And the devastation to quality of life is gruesome:
About 75% of the population – 22.2 million people – are in need of humanitarian assistance, including 11.3 million people in acute need who urgently require immediate assistance to survive – an increase of 1 million since June 2017.
Some 17.8 million people do not know where their next meal is coming from and 8.4 million are considered at risk of starvation. Severe acute malnutrition is threatening the lives of almost 400,000 children under the age of five.
Now let’s be very clear: there is no indication that the Houthis are terrorists or even religious extremists. This is not a legitimate part of the war on terror. They are loosely aligned with Iran, yes, but so are all Shi’a groups in the region. The United States has no compelling reason to deny the Houthis their autonomy, except that the United States like to keep the Saudis happy as a matter of realpolitik.
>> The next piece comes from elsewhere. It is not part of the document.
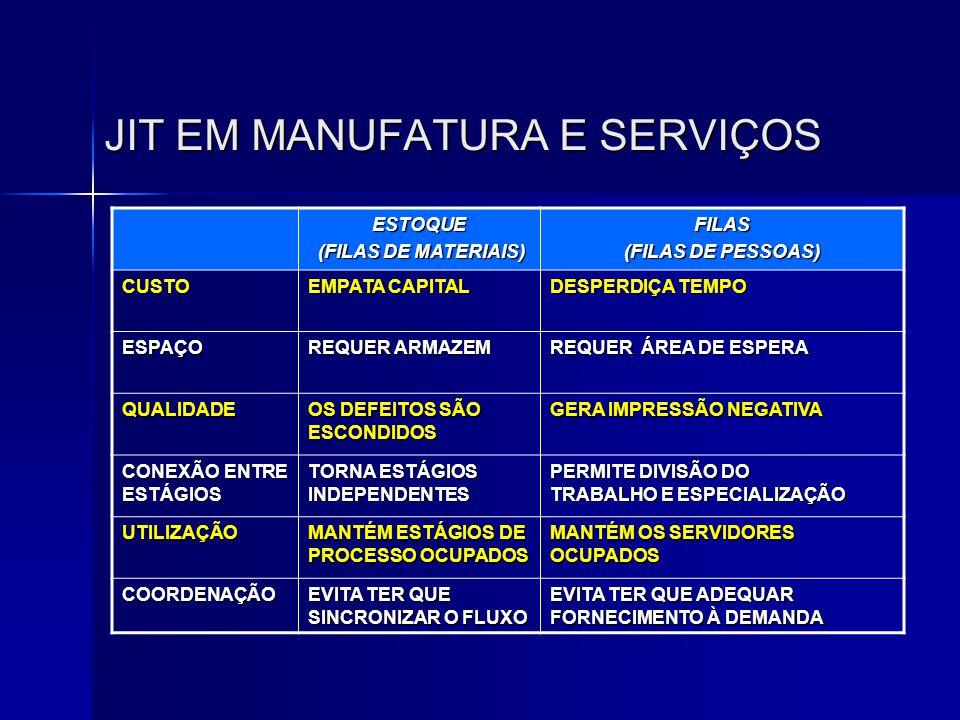 JIT EM MANUFATURA E SERVIÇOS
And the Saudis are committing unspeakable war crimes–with direct logistical support from U.S. forces, using American munitions.
To her great credit, Elizabeth Warren is demanding answers about how these strikes are supervised, and whether enough is being done to protect against civilian casualties.
But the real question we should be asking is why we’re engaged in this conflict at all, and why we’re aiding and abetting the murder of children by war criminals not because they happen to be proximate to a terrorist hotbed, but simply because they happened to be Shi’a Muslims seeking self-determination on the border of the House of Saud.